### The problem
From the line with "How far is point" through the final line, please write out the listing exactly, including both of those lines.
- - - - - - -
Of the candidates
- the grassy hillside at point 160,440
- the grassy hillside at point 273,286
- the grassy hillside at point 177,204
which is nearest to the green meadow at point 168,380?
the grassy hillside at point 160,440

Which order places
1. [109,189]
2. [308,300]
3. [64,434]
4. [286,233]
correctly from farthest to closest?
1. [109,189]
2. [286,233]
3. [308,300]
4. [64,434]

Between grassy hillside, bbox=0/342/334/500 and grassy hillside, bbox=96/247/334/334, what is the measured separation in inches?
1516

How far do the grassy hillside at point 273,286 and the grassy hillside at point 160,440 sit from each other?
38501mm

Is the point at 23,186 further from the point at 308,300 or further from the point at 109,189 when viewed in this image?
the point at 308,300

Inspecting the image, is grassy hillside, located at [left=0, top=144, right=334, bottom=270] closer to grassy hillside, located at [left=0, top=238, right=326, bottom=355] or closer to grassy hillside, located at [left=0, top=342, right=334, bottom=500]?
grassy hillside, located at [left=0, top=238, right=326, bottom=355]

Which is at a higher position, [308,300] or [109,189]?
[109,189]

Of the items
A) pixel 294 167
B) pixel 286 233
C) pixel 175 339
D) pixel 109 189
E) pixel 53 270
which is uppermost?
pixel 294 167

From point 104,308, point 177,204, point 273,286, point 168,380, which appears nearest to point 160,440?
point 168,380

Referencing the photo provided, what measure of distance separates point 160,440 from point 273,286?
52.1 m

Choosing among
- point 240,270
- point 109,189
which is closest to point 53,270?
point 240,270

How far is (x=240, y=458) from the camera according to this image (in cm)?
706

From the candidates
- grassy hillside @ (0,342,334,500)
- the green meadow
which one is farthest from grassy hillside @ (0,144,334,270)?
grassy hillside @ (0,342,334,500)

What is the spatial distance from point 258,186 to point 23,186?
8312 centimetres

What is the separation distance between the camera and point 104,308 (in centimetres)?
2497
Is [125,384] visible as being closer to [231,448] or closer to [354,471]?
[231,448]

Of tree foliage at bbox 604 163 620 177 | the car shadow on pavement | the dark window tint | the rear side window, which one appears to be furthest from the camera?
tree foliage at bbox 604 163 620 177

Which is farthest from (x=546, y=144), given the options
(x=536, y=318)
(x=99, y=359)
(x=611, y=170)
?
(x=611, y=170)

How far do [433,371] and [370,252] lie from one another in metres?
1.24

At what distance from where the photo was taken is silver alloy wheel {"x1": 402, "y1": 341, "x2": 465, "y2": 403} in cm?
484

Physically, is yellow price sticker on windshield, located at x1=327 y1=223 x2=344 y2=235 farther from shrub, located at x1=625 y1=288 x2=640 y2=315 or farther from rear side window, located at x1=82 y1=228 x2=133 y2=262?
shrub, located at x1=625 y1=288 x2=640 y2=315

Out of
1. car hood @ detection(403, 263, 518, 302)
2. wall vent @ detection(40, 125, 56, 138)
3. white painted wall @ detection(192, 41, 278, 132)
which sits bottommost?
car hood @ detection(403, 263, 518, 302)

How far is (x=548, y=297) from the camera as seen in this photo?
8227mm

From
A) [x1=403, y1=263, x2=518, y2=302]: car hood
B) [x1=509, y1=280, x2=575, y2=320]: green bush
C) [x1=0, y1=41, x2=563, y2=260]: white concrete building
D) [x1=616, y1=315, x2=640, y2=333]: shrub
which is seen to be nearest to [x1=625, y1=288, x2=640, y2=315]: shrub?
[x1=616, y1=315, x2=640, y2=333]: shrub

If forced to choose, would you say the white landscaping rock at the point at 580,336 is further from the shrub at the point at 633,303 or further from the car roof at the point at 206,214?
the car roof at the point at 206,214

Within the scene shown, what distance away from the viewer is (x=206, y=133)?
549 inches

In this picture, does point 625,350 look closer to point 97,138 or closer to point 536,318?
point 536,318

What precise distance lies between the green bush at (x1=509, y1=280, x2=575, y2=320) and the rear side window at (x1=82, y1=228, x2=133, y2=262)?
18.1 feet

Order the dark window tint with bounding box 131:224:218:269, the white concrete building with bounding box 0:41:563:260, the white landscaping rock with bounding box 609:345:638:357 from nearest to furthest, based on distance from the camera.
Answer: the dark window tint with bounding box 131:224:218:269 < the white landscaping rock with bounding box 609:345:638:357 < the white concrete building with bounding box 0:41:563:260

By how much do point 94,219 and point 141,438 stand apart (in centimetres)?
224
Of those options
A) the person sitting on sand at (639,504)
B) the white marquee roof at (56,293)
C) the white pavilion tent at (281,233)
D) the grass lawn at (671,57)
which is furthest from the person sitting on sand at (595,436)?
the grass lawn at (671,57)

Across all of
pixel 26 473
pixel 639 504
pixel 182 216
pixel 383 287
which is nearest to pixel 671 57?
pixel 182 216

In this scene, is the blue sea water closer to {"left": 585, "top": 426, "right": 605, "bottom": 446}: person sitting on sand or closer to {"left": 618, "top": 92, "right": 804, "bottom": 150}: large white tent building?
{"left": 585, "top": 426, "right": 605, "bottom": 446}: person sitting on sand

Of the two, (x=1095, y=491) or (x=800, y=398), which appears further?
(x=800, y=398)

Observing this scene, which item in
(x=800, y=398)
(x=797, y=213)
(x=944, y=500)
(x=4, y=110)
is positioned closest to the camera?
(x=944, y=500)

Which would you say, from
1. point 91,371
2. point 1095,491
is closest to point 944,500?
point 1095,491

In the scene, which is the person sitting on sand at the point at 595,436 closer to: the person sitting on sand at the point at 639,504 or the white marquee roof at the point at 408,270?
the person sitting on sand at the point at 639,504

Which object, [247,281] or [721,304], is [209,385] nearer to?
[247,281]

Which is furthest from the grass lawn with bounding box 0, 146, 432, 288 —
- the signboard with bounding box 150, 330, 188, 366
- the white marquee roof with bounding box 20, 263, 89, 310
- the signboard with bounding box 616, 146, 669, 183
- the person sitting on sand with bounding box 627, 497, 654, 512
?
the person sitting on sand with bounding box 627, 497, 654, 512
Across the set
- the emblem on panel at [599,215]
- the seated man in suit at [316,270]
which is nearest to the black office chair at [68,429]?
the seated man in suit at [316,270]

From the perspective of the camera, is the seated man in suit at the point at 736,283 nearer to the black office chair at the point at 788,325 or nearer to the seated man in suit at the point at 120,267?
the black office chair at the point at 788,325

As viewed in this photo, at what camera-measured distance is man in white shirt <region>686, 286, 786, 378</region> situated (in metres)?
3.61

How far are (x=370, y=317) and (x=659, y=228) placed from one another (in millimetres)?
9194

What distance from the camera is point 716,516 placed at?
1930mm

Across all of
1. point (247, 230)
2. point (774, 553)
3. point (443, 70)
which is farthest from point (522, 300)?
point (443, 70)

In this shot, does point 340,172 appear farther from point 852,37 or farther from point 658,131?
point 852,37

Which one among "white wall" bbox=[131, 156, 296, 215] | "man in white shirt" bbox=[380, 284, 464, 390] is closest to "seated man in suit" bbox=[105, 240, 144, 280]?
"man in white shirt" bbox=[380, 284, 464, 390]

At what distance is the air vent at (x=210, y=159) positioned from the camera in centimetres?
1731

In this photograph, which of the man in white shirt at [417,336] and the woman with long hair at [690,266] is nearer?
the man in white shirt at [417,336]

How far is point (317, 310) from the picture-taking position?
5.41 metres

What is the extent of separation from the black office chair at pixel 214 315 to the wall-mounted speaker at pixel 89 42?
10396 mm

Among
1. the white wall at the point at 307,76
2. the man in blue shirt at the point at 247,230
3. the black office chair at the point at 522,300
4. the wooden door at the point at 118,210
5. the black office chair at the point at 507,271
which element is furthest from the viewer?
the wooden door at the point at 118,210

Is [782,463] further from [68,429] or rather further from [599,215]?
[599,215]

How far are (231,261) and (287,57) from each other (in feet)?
- - - - - - -
### Answer to this exercise
How far is point (317, 310) from the picture-taking position?
5.41 metres

What is the extent of separation from the black office chair at pixel 214 315 to the wall-mounted speaker at pixel 89 42?
10396 mm

Among
1. the white wall at the point at 307,76
2. the man in blue shirt at the point at 247,230
3. the black office chair at the point at 522,300
4. the wooden door at the point at 118,210
5. the black office chair at the point at 507,271
which element is furthest from the viewer?
the wooden door at the point at 118,210

Is [782,463] further from [68,429] or rather further from [599,215]?
[599,215]

How far are (231,261) and (287,57) from each other (in feet)?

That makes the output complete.